Now it seems green in the sense of change.
The fence has been painted
The yard has been mowed
The house has been cleaned
And you were Malcolm -
in the middle of it...
I am on the other side of the fence.
I did not jump by choice,
rather born here in fate.
What is not meant to be - is not brisk -
and not mint.
Wants and needs is truly a vocal point -
and you whispered in a deafened ear.
I cried out in need of a friend,
you just wanted to live a wife life
so I just laughed at your cooking skills.
You aren't seasoned enough to be on my plate,
I also wanted rare - not typical, sorry.
So?
You claimed everything when I left -
most were assumptions but you held onto them
like prized possessions.
It is the first-aid in your sense of belonging.

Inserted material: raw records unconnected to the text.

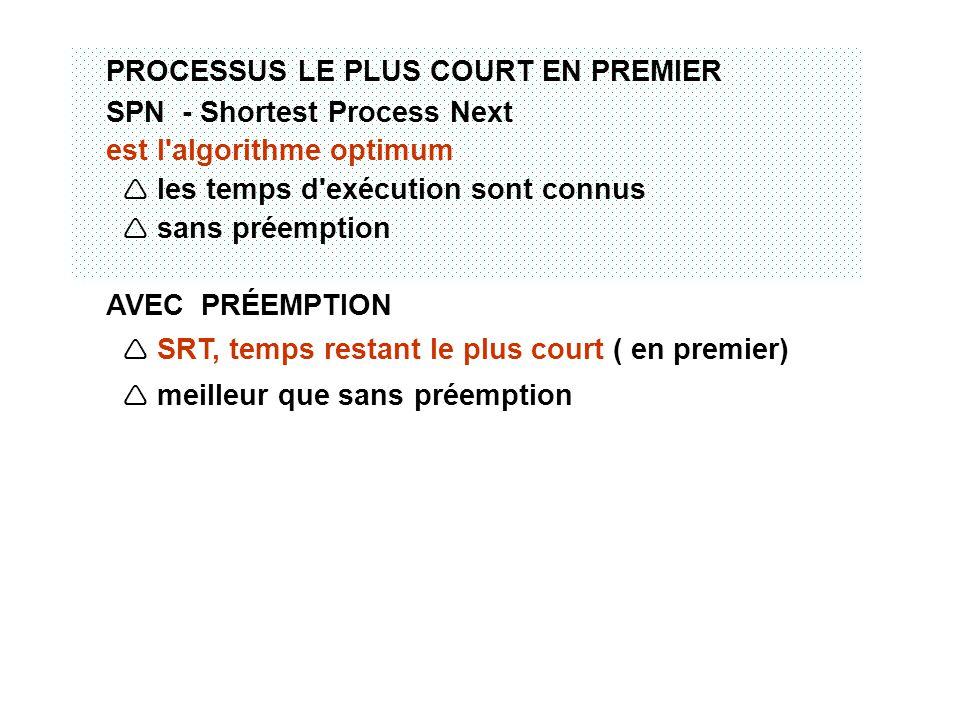 PROCESSUS LE PLUS COURT EN PREMIER SPN - Shortest Process Next est l'algorithme optimum les temps d'exécution sont connus sans préemption AVEC PRÉEMPT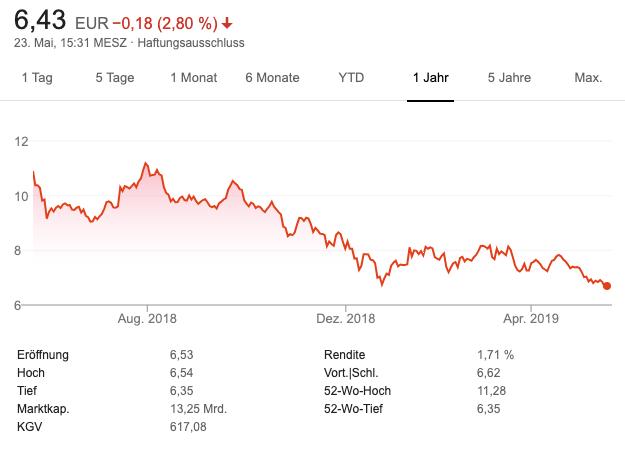 Chartbild Deutsche Bank Aktie 1 Jahr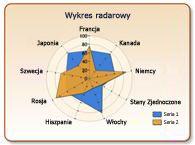 Wykres radarowy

Do you remember what I forgot to tell you?
I might have gone window shopping every day,
but never did I walk inside and touch the glass.
How does that make you boil inside?
You have mistaken truth for lies,
and now it lies there - waiting for something false
to be pushed towards a point
that isn't sharp enough to prove anything...
I could drive on with you beside me
and speak those three words of cruelty.
But I refuse to go down that road.
I slammed on the brakes so something fragile wouldn't break,
instead it snapped in half and ricocheted off of my soul.
Workmen’s comp provided me with enough to get by,
you still need a job - and a different life to live.
You are un-employed and brings light to the fact
that we just won't work together.
I pave this road in hopes of stumbling across troubles
& if I fall may it be straight into the hands of success.
You were the sign before the dead end, so...
For you.
This
Is
The End.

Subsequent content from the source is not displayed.